On ships, mine shafts, and crucifixes in bottles, as well as panopticons.

“While reading Goethe’s rebuke to philistines and many other art lovers who like to touch copper engravings and reliefs, the idea came to him that anything that can be touched cannot be a work of art, and anything that is a work of art should be place out of reach.” Franz Gluck on Adolf Loos in Adolf Loos: Das Werk des Architekten [Adolf Loos: The Architect’s Works] by Heinrich Kulka (Vienna, 1931) p. 9.

Does this mean that these object in bottles are works of art because they have been placed out of reach?

(Collected Works of Walter Benjamin v. 2, p. 554)

Leaving aside the mind-blowing conceptualization of surveillance as art, this unpublished fragment really highlights the complexity of these questions, and shows strong connections with Benjamin’s concept of “aura,” The separation between day-to-day labor and artistic labor—the importance of and inaccessibility of the artist’s touch—is featured in Benjamin and Loos’s writing on the topic.

What separates the carpet designer from the designer of architecture, of monuments, from the carpet designer? Rossi offers this thesis for Loos’s acceptance of the paradox:

And why does he do all this? Because his trade gives him something to live on, and because he can do it well: “Just like in America where I earned my living for a while by washing dishes. But one could support oneself just as easily by doing something else too.” The contradiction between art and trade is so played down that the argument touches on an aspect that the idealist point of view has always neglected, that of the artist’s means of subsistence. As always, Loos condemns the moralism of action that is directly opposed to the economic romanticism of the Modern Movement. Each person will live in his own house, according to his own personality, but in all probability someone will ask for advice about this or that problem, or more simply will have better things to do than furnish his own house; then the architect, trying to do his job well, will advise him. That is all. In this light, Loos’s sarcasm directed against the Secession is easier to understand; what Loos is really attacking in his contemporaries is not so much their style or their taste (even though he finds it abominable)—what he cannot tolerate is the “redemptive” value that they assign to their own actions. One trade is as good as another; and even a trade like washing dishes can be done well provided one breaks as few as possible.

This certainly is the one aspect which “modern architecture,” so committed to mythifying its relations with industry and reformist politics, has been unable to admit and unwilling to discuss. (ibid., ix, x)

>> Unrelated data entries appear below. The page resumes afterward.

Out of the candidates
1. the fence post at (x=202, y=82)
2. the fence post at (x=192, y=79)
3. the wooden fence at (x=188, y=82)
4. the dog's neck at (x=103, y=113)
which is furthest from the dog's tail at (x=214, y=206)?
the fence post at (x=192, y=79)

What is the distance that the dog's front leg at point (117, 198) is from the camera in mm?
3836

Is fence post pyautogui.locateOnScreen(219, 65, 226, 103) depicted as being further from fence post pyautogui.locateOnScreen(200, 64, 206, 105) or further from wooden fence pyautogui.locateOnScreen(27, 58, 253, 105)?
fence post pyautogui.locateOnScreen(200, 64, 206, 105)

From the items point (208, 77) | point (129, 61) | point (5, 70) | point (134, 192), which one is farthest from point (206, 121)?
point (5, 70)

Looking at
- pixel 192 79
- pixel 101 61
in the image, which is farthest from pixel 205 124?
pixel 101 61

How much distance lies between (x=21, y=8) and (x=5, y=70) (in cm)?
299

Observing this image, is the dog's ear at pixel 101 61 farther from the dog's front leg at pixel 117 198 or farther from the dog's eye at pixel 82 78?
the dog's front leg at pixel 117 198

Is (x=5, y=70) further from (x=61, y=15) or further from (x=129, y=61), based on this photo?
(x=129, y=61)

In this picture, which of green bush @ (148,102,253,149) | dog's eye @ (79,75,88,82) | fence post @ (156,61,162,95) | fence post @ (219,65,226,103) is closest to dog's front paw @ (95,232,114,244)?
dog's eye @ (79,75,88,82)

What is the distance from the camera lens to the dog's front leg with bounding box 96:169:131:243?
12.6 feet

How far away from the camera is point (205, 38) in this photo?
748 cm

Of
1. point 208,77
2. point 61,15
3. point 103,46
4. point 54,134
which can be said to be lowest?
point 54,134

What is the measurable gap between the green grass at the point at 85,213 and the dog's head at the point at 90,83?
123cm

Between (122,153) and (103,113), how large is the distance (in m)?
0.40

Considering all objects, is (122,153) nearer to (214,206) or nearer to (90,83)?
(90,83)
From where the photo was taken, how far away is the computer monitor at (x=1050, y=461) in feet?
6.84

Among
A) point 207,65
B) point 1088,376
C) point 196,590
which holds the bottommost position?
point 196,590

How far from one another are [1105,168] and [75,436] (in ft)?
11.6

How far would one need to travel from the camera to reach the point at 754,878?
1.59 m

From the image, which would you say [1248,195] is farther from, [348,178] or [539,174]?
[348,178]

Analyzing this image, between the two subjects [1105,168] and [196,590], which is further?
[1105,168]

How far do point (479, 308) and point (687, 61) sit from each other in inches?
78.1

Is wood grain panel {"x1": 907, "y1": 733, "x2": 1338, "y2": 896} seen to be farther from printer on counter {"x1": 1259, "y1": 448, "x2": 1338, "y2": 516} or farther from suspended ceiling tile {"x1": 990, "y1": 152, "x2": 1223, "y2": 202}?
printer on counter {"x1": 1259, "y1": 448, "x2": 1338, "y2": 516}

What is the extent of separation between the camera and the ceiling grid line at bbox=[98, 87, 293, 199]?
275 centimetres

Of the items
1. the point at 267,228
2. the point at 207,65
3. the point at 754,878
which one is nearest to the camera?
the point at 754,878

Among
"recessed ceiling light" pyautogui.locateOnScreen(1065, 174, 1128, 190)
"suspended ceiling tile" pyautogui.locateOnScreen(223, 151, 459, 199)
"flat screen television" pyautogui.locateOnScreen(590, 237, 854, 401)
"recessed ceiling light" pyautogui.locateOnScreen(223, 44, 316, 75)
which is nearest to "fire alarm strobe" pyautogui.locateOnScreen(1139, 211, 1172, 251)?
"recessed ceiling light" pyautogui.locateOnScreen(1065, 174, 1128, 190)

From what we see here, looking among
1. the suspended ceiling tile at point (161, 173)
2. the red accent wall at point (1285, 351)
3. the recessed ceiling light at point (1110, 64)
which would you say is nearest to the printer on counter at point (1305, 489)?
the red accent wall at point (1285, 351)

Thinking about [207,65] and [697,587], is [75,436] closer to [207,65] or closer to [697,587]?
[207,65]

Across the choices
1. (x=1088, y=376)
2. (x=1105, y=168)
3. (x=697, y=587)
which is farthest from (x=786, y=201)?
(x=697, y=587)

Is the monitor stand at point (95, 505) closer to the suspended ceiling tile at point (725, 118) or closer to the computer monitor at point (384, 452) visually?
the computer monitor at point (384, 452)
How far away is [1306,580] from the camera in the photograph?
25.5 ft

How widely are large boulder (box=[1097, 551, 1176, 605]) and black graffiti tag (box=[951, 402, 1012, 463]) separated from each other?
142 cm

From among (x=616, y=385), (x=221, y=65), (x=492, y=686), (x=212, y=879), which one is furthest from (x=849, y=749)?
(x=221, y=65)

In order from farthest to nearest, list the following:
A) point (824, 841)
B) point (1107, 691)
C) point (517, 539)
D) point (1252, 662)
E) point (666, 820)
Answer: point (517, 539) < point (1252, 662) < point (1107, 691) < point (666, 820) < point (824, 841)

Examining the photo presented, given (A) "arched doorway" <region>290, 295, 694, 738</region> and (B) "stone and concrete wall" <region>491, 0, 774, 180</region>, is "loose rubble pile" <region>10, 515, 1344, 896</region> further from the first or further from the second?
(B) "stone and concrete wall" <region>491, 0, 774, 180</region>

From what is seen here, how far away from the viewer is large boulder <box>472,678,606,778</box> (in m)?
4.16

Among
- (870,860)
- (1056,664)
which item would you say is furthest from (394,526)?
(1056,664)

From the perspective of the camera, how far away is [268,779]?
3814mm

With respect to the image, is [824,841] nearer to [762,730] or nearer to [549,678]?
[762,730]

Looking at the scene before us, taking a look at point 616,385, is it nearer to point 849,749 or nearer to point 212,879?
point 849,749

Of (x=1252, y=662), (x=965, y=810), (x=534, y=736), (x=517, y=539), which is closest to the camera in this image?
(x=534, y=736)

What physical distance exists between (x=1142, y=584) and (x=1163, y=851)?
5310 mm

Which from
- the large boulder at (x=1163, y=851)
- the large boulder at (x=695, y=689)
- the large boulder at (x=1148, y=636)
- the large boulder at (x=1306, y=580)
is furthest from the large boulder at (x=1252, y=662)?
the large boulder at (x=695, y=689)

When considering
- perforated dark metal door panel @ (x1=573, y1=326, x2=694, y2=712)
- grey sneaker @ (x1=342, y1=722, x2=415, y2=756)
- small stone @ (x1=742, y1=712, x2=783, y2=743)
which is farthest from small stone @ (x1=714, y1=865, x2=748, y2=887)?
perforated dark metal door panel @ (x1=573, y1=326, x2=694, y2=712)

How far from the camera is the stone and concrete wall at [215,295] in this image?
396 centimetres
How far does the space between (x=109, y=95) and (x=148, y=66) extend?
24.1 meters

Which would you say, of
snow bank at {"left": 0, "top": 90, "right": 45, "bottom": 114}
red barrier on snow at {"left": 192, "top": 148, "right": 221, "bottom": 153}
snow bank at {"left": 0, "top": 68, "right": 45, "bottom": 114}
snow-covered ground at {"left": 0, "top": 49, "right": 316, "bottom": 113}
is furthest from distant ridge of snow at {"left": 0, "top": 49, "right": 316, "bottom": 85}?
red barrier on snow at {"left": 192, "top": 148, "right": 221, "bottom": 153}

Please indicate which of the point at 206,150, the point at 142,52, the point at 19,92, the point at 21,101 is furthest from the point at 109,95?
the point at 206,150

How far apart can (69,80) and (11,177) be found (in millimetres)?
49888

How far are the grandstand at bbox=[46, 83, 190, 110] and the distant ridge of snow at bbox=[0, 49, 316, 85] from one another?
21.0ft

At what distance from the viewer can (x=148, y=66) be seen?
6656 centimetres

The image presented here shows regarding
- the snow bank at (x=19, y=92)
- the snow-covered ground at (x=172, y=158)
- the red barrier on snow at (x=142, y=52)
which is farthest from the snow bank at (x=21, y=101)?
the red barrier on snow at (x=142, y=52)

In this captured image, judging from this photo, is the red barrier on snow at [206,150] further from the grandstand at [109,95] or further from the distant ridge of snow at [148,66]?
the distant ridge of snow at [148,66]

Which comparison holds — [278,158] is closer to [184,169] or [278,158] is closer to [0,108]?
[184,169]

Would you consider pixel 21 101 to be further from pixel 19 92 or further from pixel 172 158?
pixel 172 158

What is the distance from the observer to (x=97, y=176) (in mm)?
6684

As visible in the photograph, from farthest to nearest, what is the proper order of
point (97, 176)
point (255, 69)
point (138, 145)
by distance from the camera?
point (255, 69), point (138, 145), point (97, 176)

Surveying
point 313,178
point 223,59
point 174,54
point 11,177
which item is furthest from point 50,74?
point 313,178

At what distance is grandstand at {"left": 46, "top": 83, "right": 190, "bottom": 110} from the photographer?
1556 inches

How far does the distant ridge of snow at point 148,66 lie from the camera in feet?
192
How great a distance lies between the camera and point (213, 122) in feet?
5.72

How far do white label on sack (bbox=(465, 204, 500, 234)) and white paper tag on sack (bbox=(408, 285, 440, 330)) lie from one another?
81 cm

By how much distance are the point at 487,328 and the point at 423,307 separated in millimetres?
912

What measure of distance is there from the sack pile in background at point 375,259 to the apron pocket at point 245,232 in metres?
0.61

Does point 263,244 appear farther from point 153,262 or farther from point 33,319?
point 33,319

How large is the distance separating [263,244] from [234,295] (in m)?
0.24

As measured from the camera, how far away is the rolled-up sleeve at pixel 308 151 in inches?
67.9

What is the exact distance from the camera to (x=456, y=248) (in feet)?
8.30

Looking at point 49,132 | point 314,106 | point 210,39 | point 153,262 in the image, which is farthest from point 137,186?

It seems clearer now why arts and crafts, art nouveau, and even the modernists with their imperatives would bear the brunt of such savage critique. Read in this way, all the high minded moralizing about the value of labor seems strained coming as it does, filtered down from bourgeois artists and designers sitting on their high moral thrones. For Loos’s most scathing thoughts on the topic, read “The Poor Little Rich Man.”